This conglomeration of potential GATA factor binding sites in the elt-2 upstream region suggests several possible ways that these motifs might interact with the trans-factors END-3, END-1, ELT-7, and ELT-2 itself to control elt-2 transcriptional activation. Perhaps many independently dispersed transcription start sites, driven or aided by GATA factor binding, contribute additively and redundantly to overall gene expression levels and noise (Juven-Gershon & Kadonaga, 2010). Under this dispersed promoter scenario, mutation of single HGATAR motifs might be expected to reduce transcription activation proportionate to the number of motifs mutated(Davidson, 2001; Flores et al., 2000). Alternatively, but not exclusively, elt-2 cis-activation could also be driven by a combinatorial code involving binding of different GATA factors with different specificities. Under a combinatorial control scenario, mutation of any single HGATAR motif in a larger combinatorial code should result in an equivalent impact on gene expression as mutating any single motif in the same code. Finally, the contributions of different sites may instead be unequal, with one or a few key sites responsible for the majority of expression and the rest playing minor supporting roles.
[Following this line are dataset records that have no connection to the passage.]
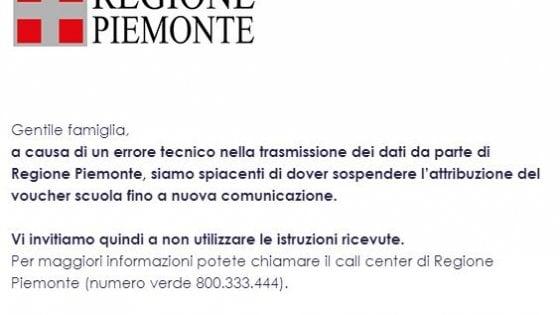 """La gaffe della Regione Piemonte: """"Buongiorno, le arriverà il voucher scuola. Anzi, no: mancano i fondi"""""""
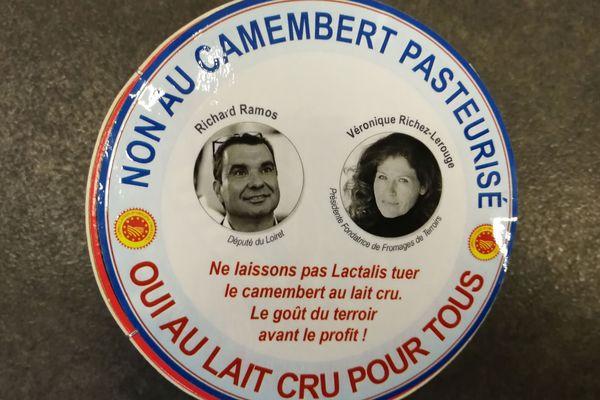Le député Richard Ramos et Véronique Richez-Lerouge, présidente de Fromages de Terroir, inondent l'Assemblée nationale de camemberts le 13 mars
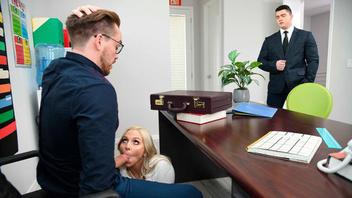 Светловолосая секретарша трахнулась со своим начальников прямо у него в кабинете
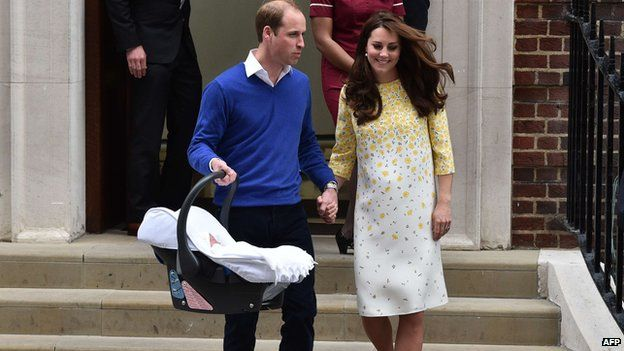 Duke and Duchess of Cambridge leave Lindo Wing of St Mary's Hospital with their newly-born baby daughter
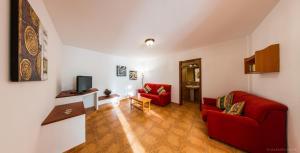 Apartamentos Villa María, Apartmány  Los Llanos de Aridane - big - 72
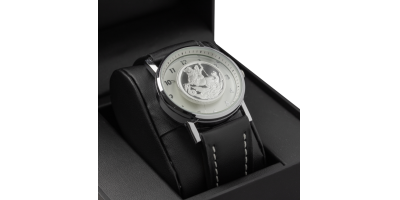 Silver Sovereign Watch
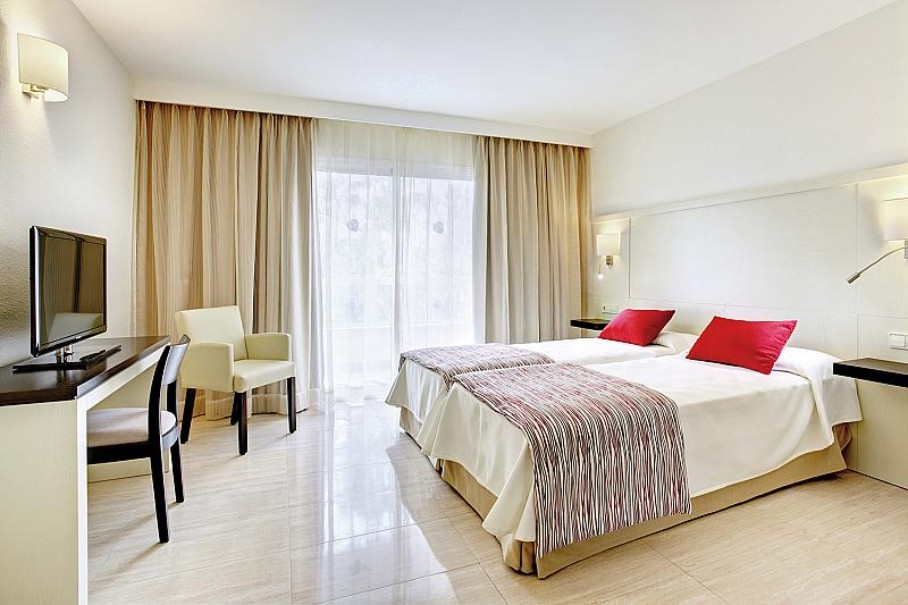 Hotel Grupotel Alcúdia Suite (fotografie 2)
In addition, few studies have deeply examined the relationship between between cis-regulatory elements (CREs) and gene expression variability. For a gene like elt-2, variability in early embryonic activation might be expected to have severe consequences for viability.
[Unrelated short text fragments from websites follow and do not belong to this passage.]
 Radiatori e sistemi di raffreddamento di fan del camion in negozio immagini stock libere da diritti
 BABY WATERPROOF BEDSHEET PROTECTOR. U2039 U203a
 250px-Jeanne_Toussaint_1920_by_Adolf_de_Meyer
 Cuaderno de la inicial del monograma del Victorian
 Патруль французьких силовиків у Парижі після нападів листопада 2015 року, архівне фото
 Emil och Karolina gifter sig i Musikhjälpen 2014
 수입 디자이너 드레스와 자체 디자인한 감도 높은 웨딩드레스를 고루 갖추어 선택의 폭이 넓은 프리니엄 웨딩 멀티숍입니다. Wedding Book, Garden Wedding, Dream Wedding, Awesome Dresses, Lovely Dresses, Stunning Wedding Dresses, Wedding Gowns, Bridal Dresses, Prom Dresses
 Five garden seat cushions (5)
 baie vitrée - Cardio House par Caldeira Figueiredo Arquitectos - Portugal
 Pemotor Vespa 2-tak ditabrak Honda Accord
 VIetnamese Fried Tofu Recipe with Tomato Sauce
In this study, we dissect the elt-2 promoter in a reporter transgene context to determine how conserved transcription factor binding sites drive activation and maintenance of a key developmental regulator. Using a technique for labeling individual mRNAs, we also precisely capture the relationship between conserved features of the elt-2 promoter with gene expression variability in early embryonic development.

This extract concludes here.